The study was published on June 27 in JAMA Network Open. According to the researchers, it is the first quantitative comparison of gender-affirming surgery utilization between cisgender and TGD populations.
Previous research has consistently demonstrated that gender-affirming care for TGD people can be lifesaving in mitigating negative mental health outcomes such as depression, anxiety, and suicidality. Data has been limited, however, around the rates at which TGD youth are undergoing gender-affirming care, including surgery. Despite this uncertainty, in recent years, twenty-five states have banned gender-affirming care for TGD minors. This fall, the Supreme Court will rule on whether such bans are constitutional.
In the context of this lack of data—and this contentious political climate—the researchers used the most recently available data from a 2019 nationally representative pool of medical insurance claims to identify individuals who received a gender-affirming surgery with a concurrent TGD-related diagnosis. Cases where patients had any other medical indications for surgery outside of gender-affirmation, such as breast cancer, were excluded from the analysis. The researchers also compared the relative use of breast reductions by cisgender men and TGD people. Breast reduction surgery was chosen as a point of comparison given that it is the only gender-affirming surgery that is commonly covered by insurance for minors and adults.
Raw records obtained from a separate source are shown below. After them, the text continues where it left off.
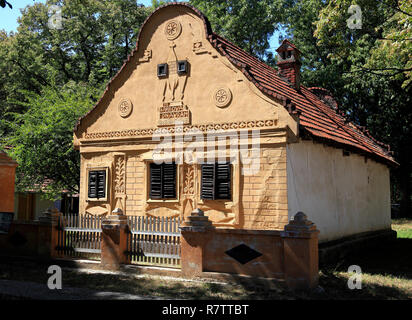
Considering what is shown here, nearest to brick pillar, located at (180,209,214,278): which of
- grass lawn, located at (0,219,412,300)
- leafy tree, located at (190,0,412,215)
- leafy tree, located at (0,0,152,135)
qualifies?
grass lawn, located at (0,219,412,300)

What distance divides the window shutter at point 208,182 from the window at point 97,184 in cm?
403

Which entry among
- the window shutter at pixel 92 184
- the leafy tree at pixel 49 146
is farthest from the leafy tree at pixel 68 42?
the window shutter at pixel 92 184

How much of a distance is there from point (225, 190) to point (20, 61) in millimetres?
25631

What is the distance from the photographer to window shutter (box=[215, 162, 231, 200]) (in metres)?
12.9

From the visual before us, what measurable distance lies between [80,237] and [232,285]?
4825 mm

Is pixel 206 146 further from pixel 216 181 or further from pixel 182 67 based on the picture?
pixel 182 67

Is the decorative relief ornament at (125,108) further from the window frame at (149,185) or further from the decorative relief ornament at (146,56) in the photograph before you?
the window frame at (149,185)

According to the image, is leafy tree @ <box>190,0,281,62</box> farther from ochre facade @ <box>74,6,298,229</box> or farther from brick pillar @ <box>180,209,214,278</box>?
brick pillar @ <box>180,209,214,278</box>

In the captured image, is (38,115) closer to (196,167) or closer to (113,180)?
(113,180)

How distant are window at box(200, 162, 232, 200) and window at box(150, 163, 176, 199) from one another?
1178 millimetres

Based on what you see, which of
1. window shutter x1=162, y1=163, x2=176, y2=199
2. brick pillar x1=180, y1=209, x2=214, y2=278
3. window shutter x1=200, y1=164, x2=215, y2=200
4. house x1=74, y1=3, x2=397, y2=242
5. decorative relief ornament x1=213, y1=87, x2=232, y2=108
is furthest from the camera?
window shutter x1=162, y1=163, x2=176, y2=199

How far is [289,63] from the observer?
17.9 m
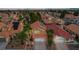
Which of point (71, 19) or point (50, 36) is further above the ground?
point (71, 19)

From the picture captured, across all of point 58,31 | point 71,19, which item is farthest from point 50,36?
point 71,19

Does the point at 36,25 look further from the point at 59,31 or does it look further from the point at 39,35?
the point at 59,31

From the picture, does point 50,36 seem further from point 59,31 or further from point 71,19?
point 71,19

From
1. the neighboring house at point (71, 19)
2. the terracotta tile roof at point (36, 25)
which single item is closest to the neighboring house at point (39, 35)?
the terracotta tile roof at point (36, 25)

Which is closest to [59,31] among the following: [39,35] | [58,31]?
[58,31]

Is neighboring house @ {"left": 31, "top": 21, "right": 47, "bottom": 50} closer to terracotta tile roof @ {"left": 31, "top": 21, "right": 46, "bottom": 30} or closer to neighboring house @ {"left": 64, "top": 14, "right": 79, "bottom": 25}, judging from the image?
terracotta tile roof @ {"left": 31, "top": 21, "right": 46, "bottom": 30}

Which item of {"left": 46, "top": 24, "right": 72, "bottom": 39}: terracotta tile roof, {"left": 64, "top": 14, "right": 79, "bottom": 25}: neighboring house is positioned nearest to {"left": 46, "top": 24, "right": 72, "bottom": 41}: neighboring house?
{"left": 46, "top": 24, "right": 72, "bottom": 39}: terracotta tile roof

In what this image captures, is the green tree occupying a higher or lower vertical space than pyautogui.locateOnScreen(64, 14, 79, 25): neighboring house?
lower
The study found no gender-affirming surgeries performed on TGD youth ages 12 and younger in 2019. This was expected, the researchers said, as current international guidelines do not suggest any medical or surgical intervention for TGD individuals prior to puberty. For teens ages 15 to 17 and adults ages 18 and older, the rate of undergoing gender-affirming surgery with a TGD-related diagnosis was 2.1 per 100,000 and 5.3 per 100,000, respectively. A majority of these surgeries were chest surgeries. When considering use of gender-affirming breast reductions among cisgender males and TGD people, the study found that cisgender males accounted for the vast majority of breast reductions, with 80% of surgeries among adults performed on cisgender men and 97% of surgeries among minors performed on cisgender male teens.
“We found that gender-affirming surgeries are rarely performed for transgender minors, suggesting that U.S. surgeons are appropriately following international guidelines around assessment and care,” said co-author Elizabeth Boskey, instructor in the Department of Social and Behavioral Sciences.
Lead author Dannie Dai, research data analyst in the Department of Health Policy and Management, added, “Our findings suggest that legislation blocking gender-affirming care among TGD youth is not about protecting children, but is rooted in bias and stigma against TGD identities and seeks to address a perceived problem that does not actually exist.”
The authors noted limitations to the study, including its reliance on diagnostic and procedure codes in claims data to determine clinical justifications for surgery and the TGD or cisgender identity of patients. Their analyses also did not capture self-paid surgeries.